At the top of the male swan's list of enemies - which includes snapping turtles, seagulls, small children who throw rocks, and even the elderly woman who's cared for it for 17 years - are geese.
As the rest of the region deals with ragged lawns full of droppings and crops pulled clean from the ground, the houses and fairways surrounding the swans have become a goose-free zone.
The geese might land, but within minutes the male swan will be out of the water in full attack mode, said Shirley Falls, the swans' 77-year-old owner.
"We can have 300 geese flying in, and within two hours he'll have them all gone, every last one," she said. "But he won't bother the mallards."
Mute swans, the species at Wedgwood are a well-known deterrent to geese, said Chris Dwyer, a wildlife biologist with the U.S. Fish and Wildlife Service.
"It works to some degree," he said. "If it's a large space, the geese will still land, but there's going to be some standoff distance around the swans.
The story of how two swans came to inhabit a small corner of South Jersey suburbia began with a death.

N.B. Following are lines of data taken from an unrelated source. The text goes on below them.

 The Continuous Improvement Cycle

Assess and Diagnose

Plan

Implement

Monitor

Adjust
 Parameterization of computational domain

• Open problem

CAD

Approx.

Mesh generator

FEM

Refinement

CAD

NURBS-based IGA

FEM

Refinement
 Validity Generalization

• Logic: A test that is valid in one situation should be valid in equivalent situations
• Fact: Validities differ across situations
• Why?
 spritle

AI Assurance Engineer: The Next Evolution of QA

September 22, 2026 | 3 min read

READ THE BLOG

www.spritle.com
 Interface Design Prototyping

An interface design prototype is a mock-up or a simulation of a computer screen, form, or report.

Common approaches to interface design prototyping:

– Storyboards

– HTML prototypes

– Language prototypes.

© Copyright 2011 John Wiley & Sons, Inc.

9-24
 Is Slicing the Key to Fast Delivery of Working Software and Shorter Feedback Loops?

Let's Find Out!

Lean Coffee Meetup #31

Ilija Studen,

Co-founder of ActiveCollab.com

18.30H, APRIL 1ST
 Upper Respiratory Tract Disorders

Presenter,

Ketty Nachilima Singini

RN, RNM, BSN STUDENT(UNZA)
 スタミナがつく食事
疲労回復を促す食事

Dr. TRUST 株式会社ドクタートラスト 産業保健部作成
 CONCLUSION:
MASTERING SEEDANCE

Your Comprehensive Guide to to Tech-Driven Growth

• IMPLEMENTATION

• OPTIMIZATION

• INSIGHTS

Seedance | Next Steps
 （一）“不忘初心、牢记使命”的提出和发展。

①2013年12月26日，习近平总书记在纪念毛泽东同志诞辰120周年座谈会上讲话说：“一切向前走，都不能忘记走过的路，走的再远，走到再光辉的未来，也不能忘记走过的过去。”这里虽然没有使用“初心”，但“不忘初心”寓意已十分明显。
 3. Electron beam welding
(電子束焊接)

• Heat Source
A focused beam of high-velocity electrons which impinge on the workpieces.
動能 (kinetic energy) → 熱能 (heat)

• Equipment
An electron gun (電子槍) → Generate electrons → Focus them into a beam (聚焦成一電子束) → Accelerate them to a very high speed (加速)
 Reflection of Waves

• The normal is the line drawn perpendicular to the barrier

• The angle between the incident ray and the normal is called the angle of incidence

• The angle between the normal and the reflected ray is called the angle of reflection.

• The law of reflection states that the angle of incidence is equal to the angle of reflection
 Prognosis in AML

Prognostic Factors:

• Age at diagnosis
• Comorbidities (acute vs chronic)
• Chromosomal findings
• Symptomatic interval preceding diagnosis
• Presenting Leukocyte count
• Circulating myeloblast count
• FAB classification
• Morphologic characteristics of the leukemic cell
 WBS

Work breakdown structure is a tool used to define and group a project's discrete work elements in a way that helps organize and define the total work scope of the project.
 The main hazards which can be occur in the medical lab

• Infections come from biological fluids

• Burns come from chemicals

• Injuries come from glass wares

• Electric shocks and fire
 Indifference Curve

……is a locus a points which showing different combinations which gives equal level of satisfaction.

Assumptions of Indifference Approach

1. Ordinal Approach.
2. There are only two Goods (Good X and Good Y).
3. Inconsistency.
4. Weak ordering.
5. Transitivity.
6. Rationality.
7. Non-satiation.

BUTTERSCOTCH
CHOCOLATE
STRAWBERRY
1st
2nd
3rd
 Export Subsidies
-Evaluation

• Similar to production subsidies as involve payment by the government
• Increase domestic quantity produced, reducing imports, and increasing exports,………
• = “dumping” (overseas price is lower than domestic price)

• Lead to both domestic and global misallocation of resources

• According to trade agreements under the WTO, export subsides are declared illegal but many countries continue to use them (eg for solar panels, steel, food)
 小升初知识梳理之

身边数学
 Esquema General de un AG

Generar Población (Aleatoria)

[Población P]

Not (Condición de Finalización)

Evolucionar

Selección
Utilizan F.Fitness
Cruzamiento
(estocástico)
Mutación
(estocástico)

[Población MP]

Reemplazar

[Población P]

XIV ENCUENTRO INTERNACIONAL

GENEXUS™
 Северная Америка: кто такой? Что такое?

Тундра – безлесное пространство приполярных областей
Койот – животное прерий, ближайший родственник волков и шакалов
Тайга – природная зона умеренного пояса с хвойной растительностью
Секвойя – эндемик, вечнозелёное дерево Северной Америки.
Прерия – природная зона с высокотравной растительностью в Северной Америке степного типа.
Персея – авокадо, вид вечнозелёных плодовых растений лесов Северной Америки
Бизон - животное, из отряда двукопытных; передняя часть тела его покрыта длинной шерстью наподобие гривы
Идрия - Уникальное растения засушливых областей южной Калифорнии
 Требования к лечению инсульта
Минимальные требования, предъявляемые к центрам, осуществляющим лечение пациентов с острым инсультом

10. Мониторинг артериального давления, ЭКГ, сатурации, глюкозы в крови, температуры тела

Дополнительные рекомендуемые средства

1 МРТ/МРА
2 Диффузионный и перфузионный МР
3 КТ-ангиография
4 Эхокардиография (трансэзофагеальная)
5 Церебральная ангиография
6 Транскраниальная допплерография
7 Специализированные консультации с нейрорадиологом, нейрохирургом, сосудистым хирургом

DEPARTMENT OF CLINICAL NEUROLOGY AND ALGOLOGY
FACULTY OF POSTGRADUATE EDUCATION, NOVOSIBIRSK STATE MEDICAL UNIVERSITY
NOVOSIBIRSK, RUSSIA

Falls' husband, Victor, a high school math teacher and avid golfer, died in December 1994. About a week later, Falls was looking out the back window that overlooks the golf course when a swan landed on the satellite dish in her backyard.
She'd been living in the house for decades but had never seen a swan there, or for that matter anywhere other than in photographs. The swan flew away two hours later when Falls tried to feed it, but she was transfixed.
"I took it as a sign," she said.
Falls is a long-standing bird lover; she once kept 300 canaries in her living room. Her children went online and found a farm in Pennsylvania that sold swans and that Christmas they presented their mother with the promise that she could expect two swans come spring.